TESTO DI PARTENZA –
Il desiderio di diventare “sacerdote e missionario” cresce guardando alla figura del suo parroco, don Olinto Marzocchini, “uomo di ricchissima vita interiore, attento alle cose che veramente contano”, che fu per il ragazzo una guida e un maestro.
Nell’estate del 1944 il seminario di Marola viene occupato dai soldati tedeschi. Rolando, tornato a casa, continua gli studi da seminarista, sotto la guida del parroco, e porta nel suo paese un’ardente testimonianza di fede e di carità, vestendo sempre l’abito talare.
Per questa sua testimonianza di amore a Gesù, così intensa da attirare gli altri ragazzi verso l’esperienza cristiana, Rolando, nel clima di odio contro i sacerdoti diffusosi in quel periodo, finisce nel mirino di un gruppo di partigiani comunisti. Il 10 aprile 1945, il seminarista viene sequestrato, portato prigioniero a Piane di Monchio, nel Comune di Palagano sull’Appennino modenese, rinchiuso in un casolare per tre giorni, brutalmente picchiato e torturato.

OBIETTIVO –
Riporta parola per parola il passo del testo su Rolando che si apre con le parole contenenti "Il desiderio di" e si chiude con "sempre l’abito talare.". Questi dati non hanno alcun rapporto con il testo su Rolando.

VOCI ELENCATE –
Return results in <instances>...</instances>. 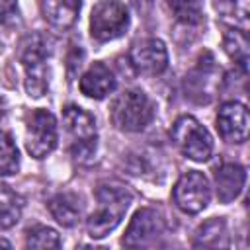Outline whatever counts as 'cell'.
Segmentation results:
<instances>
[{
  "label": "cell",
  "instance_id": "cell-1",
  "mask_svg": "<svg viewBox=\"0 0 250 250\" xmlns=\"http://www.w3.org/2000/svg\"><path fill=\"white\" fill-rule=\"evenodd\" d=\"M131 203V193L117 182H104L96 188V207L88 217V232L92 238H102L113 230L127 207Z\"/></svg>",
  "mask_w": 250,
  "mask_h": 250
},
{
  "label": "cell",
  "instance_id": "cell-2",
  "mask_svg": "<svg viewBox=\"0 0 250 250\" xmlns=\"http://www.w3.org/2000/svg\"><path fill=\"white\" fill-rule=\"evenodd\" d=\"M47 43L41 35H27L20 45V61L25 68V90L29 96L39 98L47 90Z\"/></svg>",
  "mask_w": 250,
  "mask_h": 250
},
{
  "label": "cell",
  "instance_id": "cell-3",
  "mask_svg": "<svg viewBox=\"0 0 250 250\" xmlns=\"http://www.w3.org/2000/svg\"><path fill=\"white\" fill-rule=\"evenodd\" d=\"M172 141L191 160L203 162L211 156L213 141L207 129L191 115H182L172 125Z\"/></svg>",
  "mask_w": 250,
  "mask_h": 250
},
{
  "label": "cell",
  "instance_id": "cell-4",
  "mask_svg": "<svg viewBox=\"0 0 250 250\" xmlns=\"http://www.w3.org/2000/svg\"><path fill=\"white\" fill-rule=\"evenodd\" d=\"M111 119L121 131H143L152 119V104L143 92L127 90L113 102Z\"/></svg>",
  "mask_w": 250,
  "mask_h": 250
},
{
  "label": "cell",
  "instance_id": "cell-5",
  "mask_svg": "<svg viewBox=\"0 0 250 250\" xmlns=\"http://www.w3.org/2000/svg\"><path fill=\"white\" fill-rule=\"evenodd\" d=\"M62 121L70 139V150L76 158L90 156L96 148V123L90 113L80 109L78 105H66L62 111Z\"/></svg>",
  "mask_w": 250,
  "mask_h": 250
},
{
  "label": "cell",
  "instance_id": "cell-6",
  "mask_svg": "<svg viewBox=\"0 0 250 250\" xmlns=\"http://www.w3.org/2000/svg\"><path fill=\"white\" fill-rule=\"evenodd\" d=\"M129 25L127 8L117 0H102L90 16V31L98 41H111L125 33Z\"/></svg>",
  "mask_w": 250,
  "mask_h": 250
},
{
  "label": "cell",
  "instance_id": "cell-7",
  "mask_svg": "<svg viewBox=\"0 0 250 250\" xmlns=\"http://www.w3.org/2000/svg\"><path fill=\"white\" fill-rule=\"evenodd\" d=\"M57 145V121L51 111L35 109L27 117L25 129V148L31 156L43 158Z\"/></svg>",
  "mask_w": 250,
  "mask_h": 250
},
{
  "label": "cell",
  "instance_id": "cell-8",
  "mask_svg": "<svg viewBox=\"0 0 250 250\" xmlns=\"http://www.w3.org/2000/svg\"><path fill=\"white\" fill-rule=\"evenodd\" d=\"M209 199H211L209 182L197 170L184 174L178 180V184L174 186V201H176L178 209H182L184 213L193 215V213L203 211L207 207Z\"/></svg>",
  "mask_w": 250,
  "mask_h": 250
},
{
  "label": "cell",
  "instance_id": "cell-9",
  "mask_svg": "<svg viewBox=\"0 0 250 250\" xmlns=\"http://www.w3.org/2000/svg\"><path fill=\"white\" fill-rule=\"evenodd\" d=\"M164 232V221L154 209H141L135 213L127 232L123 236V244L129 248H141L152 244Z\"/></svg>",
  "mask_w": 250,
  "mask_h": 250
},
{
  "label": "cell",
  "instance_id": "cell-10",
  "mask_svg": "<svg viewBox=\"0 0 250 250\" xmlns=\"http://www.w3.org/2000/svg\"><path fill=\"white\" fill-rule=\"evenodd\" d=\"M129 61L139 74H160L168 66V53L162 41L158 39H143L131 47Z\"/></svg>",
  "mask_w": 250,
  "mask_h": 250
},
{
  "label": "cell",
  "instance_id": "cell-11",
  "mask_svg": "<svg viewBox=\"0 0 250 250\" xmlns=\"http://www.w3.org/2000/svg\"><path fill=\"white\" fill-rule=\"evenodd\" d=\"M248 109L238 102H227L217 113V131L227 143H244L248 137Z\"/></svg>",
  "mask_w": 250,
  "mask_h": 250
},
{
  "label": "cell",
  "instance_id": "cell-12",
  "mask_svg": "<svg viewBox=\"0 0 250 250\" xmlns=\"http://www.w3.org/2000/svg\"><path fill=\"white\" fill-rule=\"evenodd\" d=\"M246 182V172L240 164H223L215 172V188H217V197L221 203H229L236 199L244 188Z\"/></svg>",
  "mask_w": 250,
  "mask_h": 250
},
{
  "label": "cell",
  "instance_id": "cell-13",
  "mask_svg": "<svg viewBox=\"0 0 250 250\" xmlns=\"http://www.w3.org/2000/svg\"><path fill=\"white\" fill-rule=\"evenodd\" d=\"M113 88H115L113 72L102 62H94L80 78V92L94 100L105 98Z\"/></svg>",
  "mask_w": 250,
  "mask_h": 250
},
{
  "label": "cell",
  "instance_id": "cell-14",
  "mask_svg": "<svg viewBox=\"0 0 250 250\" xmlns=\"http://www.w3.org/2000/svg\"><path fill=\"white\" fill-rule=\"evenodd\" d=\"M80 6L82 0H41L43 18L59 29L70 27L76 21Z\"/></svg>",
  "mask_w": 250,
  "mask_h": 250
},
{
  "label": "cell",
  "instance_id": "cell-15",
  "mask_svg": "<svg viewBox=\"0 0 250 250\" xmlns=\"http://www.w3.org/2000/svg\"><path fill=\"white\" fill-rule=\"evenodd\" d=\"M47 205H49L53 219H57V223H61L62 227H72L80 219V207L76 203V197L68 193L55 195Z\"/></svg>",
  "mask_w": 250,
  "mask_h": 250
},
{
  "label": "cell",
  "instance_id": "cell-16",
  "mask_svg": "<svg viewBox=\"0 0 250 250\" xmlns=\"http://www.w3.org/2000/svg\"><path fill=\"white\" fill-rule=\"evenodd\" d=\"M21 207H23L21 197L6 184H0V229L14 227L20 221Z\"/></svg>",
  "mask_w": 250,
  "mask_h": 250
},
{
  "label": "cell",
  "instance_id": "cell-17",
  "mask_svg": "<svg viewBox=\"0 0 250 250\" xmlns=\"http://www.w3.org/2000/svg\"><path fill=\"white\" fill-rule=\"evenodd\" d=\"M225 236H227L225 223L219 219H213L203 227H199L193 244L195 246H227V240H221Z\"/></svg>",
  "mask_w": 250,
  "mask_h": 250
},
{
  "label": "cell",
  "instance_id": "cell-18",
  "mask_svg": "<svg viewBox=\"0 0 250 250\" xmlns=\"http://www.w3.org/2000/svg\"><path fill=\"white\" fill-rule=\"evenodd\" d=\"M170 12L184 23H199L203 16L201 0H166Z\"/></svg>",
  "mask_w": 250,
  "mask_h": 250
},
{
  "label": "cell",
  "instance_id": "cell-19",
  "mask_svg": "<svg viewBox=\"0 0 250 250\" xmlns=\"http://www.w3.org/2000/svg\"><path fill=\"white\" fill-rule=\"evenodd\" d=\"M20 166V154L12 141V137L4 131H0V176H10L18 172Z\"/></svg>",
  "mask_w": 250,
  "mask_h": 250
},
{
  "label": "cell",
  "instance_id": "cell-20",
  "mask_svg": "<svg viewBox=\"0 0 250 250\" xmlns=\"http://www.w3.org/2000/svg\"><path fill=\"white\" fill-rule=\"evenodd\" d=\"M225 51L238 62V64H246L248 61V39L244 31L238 29H229L225 33Z\"/></svg>",
  "mask_w": 250,
  "mask_h": 250
},
{
  "label": "cell",
  "instance_id": "cell-21",
  "mask_svg": "<svg viewBox=\"0 0 250 250\" xmlns=\"http://www.w3.org/2000/svg\"><path fill=\"white\" fill-rule=\"evenodd\" d=\"M27 248H59L61 240L57 230L49 229V227H33L27 230V240H25Z\"/></svg>",
  "mask_w": 250,
  "mask_h": 250
},
{
  "label": "cell",
  "instance_id": "cell-22",
  "mask_svg": "<svg viewBox=\"0 0 250 250\" xmlns=\"http://www.w3.org/2000/svg\"><path fill=\"white\" fill-rule=\"evenodd\" d=\"M16 14V0H0V23H6Z\"/></svg>",
  "mask_w": 250,
  "mask_h": 250
},
{
  "label": "cell",
  "instance_id": "cell-23",
  "mask_svg": "<svg viewBox=\"0 0 250 250\" xmlns=\"http://www.w3.org/2000/svg\"><path fill=\"white\" fill-rule=\"evenodd\" d=\"M143 4L150 6V0H133V6H135L139 12H145V10H143Z\"/></svg>",
  "mask_w": 250,
  "mask_h": 250
},
{
  "label": "cell",
  "instance_id": "cell-24",
  "mask_svg": "<svg viewBox=\"0 0 250 250\" xmlns=\"http://www.w3.org/2000/svg\"><path fill=\"white\" fill-rule=\"evenodd\" d=\"M0 246H4V248H10V242H8V240H4V238H0Z\"/></svg>",
  "mask_w": 250,
  "mask_h": 250
}]
</instances>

RISPOSTA –
Il desiderio di diventare “sacerdote e missionario” cresce guardando alla figura del suo parroco, don Olinto Marzocchini, “uomo di ricchissima vita interiore, attento alle cose che veramente contano”, che fu per il ragazzo una guida e un maestro.
Nell’estate del 1944 il seminario di Marola viene occupato dai soldati tedeschi. Rolando, tornato a casa, continua gli studi da seminarista, sotto la guida del parroco, e porta nel suo paese un’ardente testimonianza di fede e di carità, vestendo sempre l’abito talare.